Companies like Google, Facebook and Amazon have strained existing rules and created tensions because they are able to cut tax bills by booking profits in low-tax countries no matter where the end customer is.
"There is now an international consensus recognising that our tax rules are no longer adapted to the 21st century," French Finance Minister Bruno Le Maire, a strong supporter of the overhaul, said in a statement.
A growing number of countries, including France, Britain and Italy, are creating new taxes on digital companies that sell into their markets from low-tax countries, while Washington has threatened retaliation.
It believes US groups are unfairly targeted while companies say the multiplication of national taxes makes it harder for them to do business.

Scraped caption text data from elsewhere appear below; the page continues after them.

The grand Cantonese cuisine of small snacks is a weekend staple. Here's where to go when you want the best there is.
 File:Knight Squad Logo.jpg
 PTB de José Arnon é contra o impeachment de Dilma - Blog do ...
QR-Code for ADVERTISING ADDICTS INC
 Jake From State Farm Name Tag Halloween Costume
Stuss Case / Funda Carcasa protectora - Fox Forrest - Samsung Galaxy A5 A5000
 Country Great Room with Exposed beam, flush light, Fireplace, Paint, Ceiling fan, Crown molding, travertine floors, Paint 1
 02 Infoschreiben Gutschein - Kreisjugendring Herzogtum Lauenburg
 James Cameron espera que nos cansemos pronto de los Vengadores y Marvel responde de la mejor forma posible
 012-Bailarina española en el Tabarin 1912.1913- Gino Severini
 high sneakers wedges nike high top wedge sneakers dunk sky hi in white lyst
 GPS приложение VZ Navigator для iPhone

After agreeing to the principle of rewriting cross-border tax rules earlier this year, the OECD said 129 countries and territories had endorsed a 40-page work programme laying out options to revamp countries' rights to tax foreign companies and set a global minimum corporate tax rate.
The aim is now to narrow down the options on the table in order to have the outline for a global deal by the end of the year or January 2020 so that the remaining details can be hammered out for a final agreement late next year.
The roadmap agreed on Tuesday and released today sets out two tracks with the first focused how to divide up rights to tax a company where the good or service is sold even if it does not have a physical presence in the country.
If companies are still able to find a way to book profits in low tax or offshore havens, countries could then apply a global minimum tax rate to be agreed under the second track.
According to OECD estimates, revenue losses from BEPS amounted to $240 billion in 2015, equivalent to 10% of global corporate tax revenues.
"Important progress has been made through the adoption of this new Programme of Work, but there is still a tremendous amount of work to do as we seek to reach, by the end of 2020, a unified long-term solution to the tax challenges posed by digitalisation of the economy," the OECD's Secretary-General Angel Gurría said.
"Today's broad agreement on the technical roadmap must be followed by strong political support toward a solution that maintains, reinforces and improves the international tax system. The health of all our economies depends on it," he added.
Business group Ibec said that the OECD/G20 BEPS proposals, if implemented, would represent the most fundamental change in global corporate tax policy in a century.
Ibec also noted that some of the proposals, in particular proposals for a minimum effective global corporate tax rate, could pose significant challenges for the country's FDI model over the coming decade.
Ibec's chief economist Gerard Brady said the proposals marked a significant step in a process which may result in real change in the Irish business model.
He said there is now clear renewed political momentum behind global multilateral tax reform through the OECD/G20 BEPS process.
"The Government will need to react proactively by significantly strengthening other areas of our FDI regime. This will require significant investments in areas such as education, innovation, and quality of life which we have failed to make over recent years," he added.